> _Text under study_:
══════════════════════════════

2024-02-27 Thread rguenth at gcc dot gnu.org via Gcc-bugs
https://gcc.gnu.org/bugzilla/show_bug.cgi?id=114121

--- Comment #8 from Richard Biener  ---
Created attachment 57549
  --> https://gcc.gnu.org/bugzilla/attachment.cgi?id=57549=edit
prototype fix

This is very similar to PR113831.  We again have two refs looking seemingly
the same:

  _80 = _109 + 1;
  _79 = VIEW_CONVERT_EXPR(y)[_80];
  _77 = .USUBC (0, _79, _103);

and

  _43 = _109 + 1;
  _42 = VIEW_CONVERT_EXPR(y)[_43];
  _39 = .USUBC (0, _42, _103);

so they are structurally entered in the same way into the expression hash
table.  But since _80 and _43 have different ranges what
get_ref_base_and_extent will compute differs - in the case of _109 <= 3
it will make the stmt walking hit the __builtin_memset and record a value
number of zero for the expresssion.

As we only after that (by bad luck) visit the other reference we successfully
look up the existing value from the hashtable during the walk.

══════════════════════════════

> _Assignment_: Which earlier report does the bug comment call very similar to this one? The listing below is separate material and has no connection to the bug comment.

> _Given data_:
══════════════════════════════

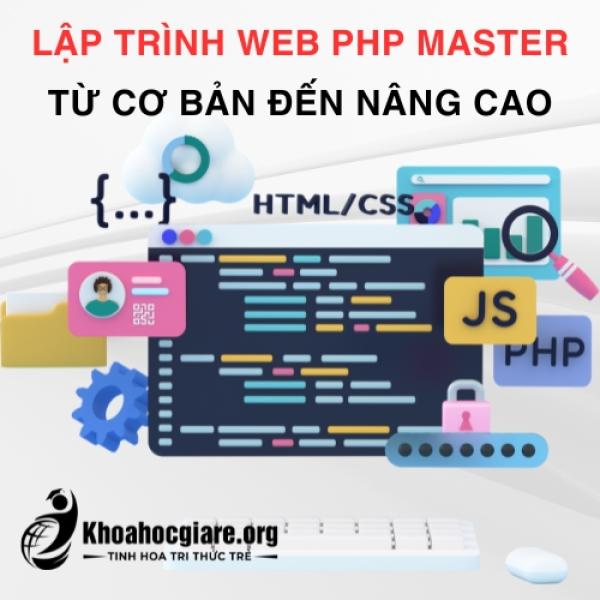 Lập trình Web PHP Master từ cơ bản đến nâng cao - Unitop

══════════════════════════════

> _Exercise answer_: PR113831.